More than 200 people were let go this week from the internal unit that’s been developing Apple’s autonomous technology, Apple said Thursday after CNBC first reported news of the cuts at what’s known as Project Titan.

“As the team focuses their work on several key areas for 2019, some groups are being moved to projects in other parts of the company, where they will support machine learning and other initiatives, across all of Apple,” the company said in an emailed statement. “There is a huge opportunity with autonomous systems, that Apple has unique capabilities to contribute, and that this is the most ambitious machine learning project ever.”

Apple’s move comes amid a growing consensus that autonomous vehicle technology is likely to take longer to master than many advocates believed. Even Alphabet’s Waymo, which has the most advanced program and which launched a limited commercial self-driving service in Phoenix in December, has cautioned that “the time period is going to be longer than you might think” for self-driving vehicles to be everywhere. The death of a pedestrian struck by an autonomous Uber test vehicle last March also called into question just how ready the technology is for public deployment.

(For more on the launch of its commercial service, see At Waymo, It’s Launch Time For Google’s Biggest Moonshot)

Even so, Waymo, General Motors’ Cruise and scores of other autonomous tech players are committing billions of dollars to the technology and have outlined long-term aspirations to offer automated ride and delivery services. Apple has never said whether it's designing a vehicle or just building artificial intelligence or the hardware, like sensors, that goes with self-driving cars.

“Inside Apple, there are certainly people who understood the purpose of this [autonomous vehicle] program,” said Gartner research analyst Mike Ramsey. “Outside of Apple nobody really understands what it is.”

Apple began testing a small fleet of modified Lexus RX hybrid crossovers in California in early 2017 and currently has a total of 72 permitted autonomous vehicles in the state, according to the California Department of Motor Vehicles. It has also filed a disengagement report with the state, detailing how frequently in the past year a human safety driver had to take over control of the vehicle from the autonomous system, and that will be publicly available within the next few weeks, said agency spokesman Martin Greenstein.

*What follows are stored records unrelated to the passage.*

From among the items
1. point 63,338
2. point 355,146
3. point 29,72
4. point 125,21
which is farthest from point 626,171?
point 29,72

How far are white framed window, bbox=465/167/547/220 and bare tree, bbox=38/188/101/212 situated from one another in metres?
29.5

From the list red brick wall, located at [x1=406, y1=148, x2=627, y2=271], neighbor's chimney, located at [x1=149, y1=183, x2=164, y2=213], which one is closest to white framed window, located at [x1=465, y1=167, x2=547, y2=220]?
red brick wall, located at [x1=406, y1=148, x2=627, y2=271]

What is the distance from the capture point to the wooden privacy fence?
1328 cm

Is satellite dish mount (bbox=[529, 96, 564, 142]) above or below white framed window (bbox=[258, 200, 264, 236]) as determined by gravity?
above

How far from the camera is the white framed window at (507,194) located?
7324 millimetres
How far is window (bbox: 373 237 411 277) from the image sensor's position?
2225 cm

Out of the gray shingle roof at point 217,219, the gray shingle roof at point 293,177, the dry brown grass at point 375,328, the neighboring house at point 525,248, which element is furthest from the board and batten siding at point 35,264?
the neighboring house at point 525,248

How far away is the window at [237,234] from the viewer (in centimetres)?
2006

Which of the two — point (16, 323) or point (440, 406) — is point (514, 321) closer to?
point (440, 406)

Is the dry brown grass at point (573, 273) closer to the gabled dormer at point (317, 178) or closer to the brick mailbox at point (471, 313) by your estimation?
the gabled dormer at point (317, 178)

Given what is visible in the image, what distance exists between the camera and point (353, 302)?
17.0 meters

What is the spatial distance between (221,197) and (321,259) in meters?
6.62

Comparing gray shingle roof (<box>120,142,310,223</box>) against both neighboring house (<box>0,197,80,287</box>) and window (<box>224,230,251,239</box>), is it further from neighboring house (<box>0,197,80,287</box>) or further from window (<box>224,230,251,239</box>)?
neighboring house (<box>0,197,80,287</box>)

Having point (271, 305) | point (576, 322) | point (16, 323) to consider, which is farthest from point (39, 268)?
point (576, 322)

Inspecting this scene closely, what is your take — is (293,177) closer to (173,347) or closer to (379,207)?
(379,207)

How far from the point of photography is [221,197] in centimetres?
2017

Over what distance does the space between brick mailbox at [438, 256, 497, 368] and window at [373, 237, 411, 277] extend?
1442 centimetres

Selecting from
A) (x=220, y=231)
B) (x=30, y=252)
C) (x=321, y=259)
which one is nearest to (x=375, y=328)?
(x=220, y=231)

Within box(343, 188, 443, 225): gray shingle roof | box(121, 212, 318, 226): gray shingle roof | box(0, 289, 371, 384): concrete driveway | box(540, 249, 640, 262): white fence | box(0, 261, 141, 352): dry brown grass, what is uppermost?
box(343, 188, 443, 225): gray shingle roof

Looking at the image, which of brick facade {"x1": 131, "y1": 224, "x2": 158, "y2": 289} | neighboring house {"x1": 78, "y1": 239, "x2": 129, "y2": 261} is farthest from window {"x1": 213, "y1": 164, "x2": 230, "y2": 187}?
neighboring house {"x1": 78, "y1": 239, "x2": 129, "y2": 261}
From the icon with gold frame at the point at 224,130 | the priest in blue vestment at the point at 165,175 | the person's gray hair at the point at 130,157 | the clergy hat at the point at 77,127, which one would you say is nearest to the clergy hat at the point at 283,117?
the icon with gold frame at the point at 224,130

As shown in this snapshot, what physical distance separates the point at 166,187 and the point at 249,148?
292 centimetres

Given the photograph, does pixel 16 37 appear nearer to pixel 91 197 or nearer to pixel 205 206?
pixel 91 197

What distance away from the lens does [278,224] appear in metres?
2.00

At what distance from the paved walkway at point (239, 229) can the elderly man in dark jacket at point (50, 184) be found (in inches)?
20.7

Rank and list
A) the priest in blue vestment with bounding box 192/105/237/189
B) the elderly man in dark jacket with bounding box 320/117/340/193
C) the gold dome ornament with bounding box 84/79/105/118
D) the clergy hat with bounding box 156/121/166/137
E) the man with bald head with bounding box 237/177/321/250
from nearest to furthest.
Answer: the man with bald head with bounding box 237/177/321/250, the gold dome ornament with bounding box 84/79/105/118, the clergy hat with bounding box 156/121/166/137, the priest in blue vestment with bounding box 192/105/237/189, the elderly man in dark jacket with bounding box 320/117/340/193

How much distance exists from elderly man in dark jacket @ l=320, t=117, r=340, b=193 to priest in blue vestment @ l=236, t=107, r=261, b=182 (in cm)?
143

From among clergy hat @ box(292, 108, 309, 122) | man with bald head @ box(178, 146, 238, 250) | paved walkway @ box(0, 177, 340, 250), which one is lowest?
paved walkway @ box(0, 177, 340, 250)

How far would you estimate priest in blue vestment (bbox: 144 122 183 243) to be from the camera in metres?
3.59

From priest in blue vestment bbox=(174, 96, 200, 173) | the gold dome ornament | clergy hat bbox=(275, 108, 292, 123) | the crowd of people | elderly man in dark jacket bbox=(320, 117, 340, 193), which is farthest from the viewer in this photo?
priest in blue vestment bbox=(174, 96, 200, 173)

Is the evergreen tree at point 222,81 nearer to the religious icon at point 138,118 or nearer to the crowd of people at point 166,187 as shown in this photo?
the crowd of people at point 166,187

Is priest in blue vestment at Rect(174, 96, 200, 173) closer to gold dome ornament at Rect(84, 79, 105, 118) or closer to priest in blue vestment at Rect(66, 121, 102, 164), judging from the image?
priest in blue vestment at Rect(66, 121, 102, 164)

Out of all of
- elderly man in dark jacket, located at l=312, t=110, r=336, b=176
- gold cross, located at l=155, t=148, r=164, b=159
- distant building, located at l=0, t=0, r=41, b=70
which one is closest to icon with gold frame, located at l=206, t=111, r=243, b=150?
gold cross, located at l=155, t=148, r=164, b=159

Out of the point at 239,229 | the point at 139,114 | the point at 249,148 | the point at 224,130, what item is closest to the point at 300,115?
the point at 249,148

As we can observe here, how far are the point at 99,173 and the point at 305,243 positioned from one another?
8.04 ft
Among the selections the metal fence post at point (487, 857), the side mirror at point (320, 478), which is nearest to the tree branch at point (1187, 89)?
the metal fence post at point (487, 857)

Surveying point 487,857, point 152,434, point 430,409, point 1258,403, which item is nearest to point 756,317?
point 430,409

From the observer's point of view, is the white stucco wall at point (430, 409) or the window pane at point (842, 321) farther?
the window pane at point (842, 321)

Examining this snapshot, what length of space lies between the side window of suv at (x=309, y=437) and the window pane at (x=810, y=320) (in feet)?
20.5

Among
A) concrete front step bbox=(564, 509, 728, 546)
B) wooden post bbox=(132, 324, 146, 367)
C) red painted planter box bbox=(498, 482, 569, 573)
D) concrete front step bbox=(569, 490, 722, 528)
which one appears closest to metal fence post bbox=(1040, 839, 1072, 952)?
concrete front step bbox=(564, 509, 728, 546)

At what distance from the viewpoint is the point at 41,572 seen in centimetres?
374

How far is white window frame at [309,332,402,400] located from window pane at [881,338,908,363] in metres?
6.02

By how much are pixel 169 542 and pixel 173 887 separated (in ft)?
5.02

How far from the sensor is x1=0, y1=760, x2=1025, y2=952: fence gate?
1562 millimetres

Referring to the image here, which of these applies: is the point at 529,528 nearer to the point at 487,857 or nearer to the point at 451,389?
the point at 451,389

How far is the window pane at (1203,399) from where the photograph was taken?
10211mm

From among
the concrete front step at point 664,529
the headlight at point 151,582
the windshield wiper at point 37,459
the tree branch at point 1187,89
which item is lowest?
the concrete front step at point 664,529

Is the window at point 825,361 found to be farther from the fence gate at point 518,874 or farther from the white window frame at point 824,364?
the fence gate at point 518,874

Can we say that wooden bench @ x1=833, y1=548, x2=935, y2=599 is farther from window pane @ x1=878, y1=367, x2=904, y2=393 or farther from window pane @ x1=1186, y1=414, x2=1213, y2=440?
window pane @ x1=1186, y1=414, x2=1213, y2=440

Its test program, and some patent filings, are among the few specific public details known. Apple cut hundreds of engineers from the program in late 2016, according to media reports that the company never confirmed. That was after it reportedly hired more than a 1,000 people for the project. Doug Field, who resigned as Tesla’s head of engineering in 2018, rejoined Apple last August to lead Project Titan along with Bob Mansfield, Apple's senior vice president of technologies.

The job cuts within the group were part of a restructuring under Titan’s new leadership, according to CNBC.

Apple CEO Tim Cook has avoided sharing any specifics about Titan, though he said in an August 1, 2017, earnings call that “we do have a large project going and are making a big investment in this”—with an added caveat.

"From our point of view, autonomy is sort of the mother of all AI projects, and the autonomous systems can be used in a variety of ways, and a vehicle is only one,” he said. “There are many different areas of it, and I don't want to go any further with that."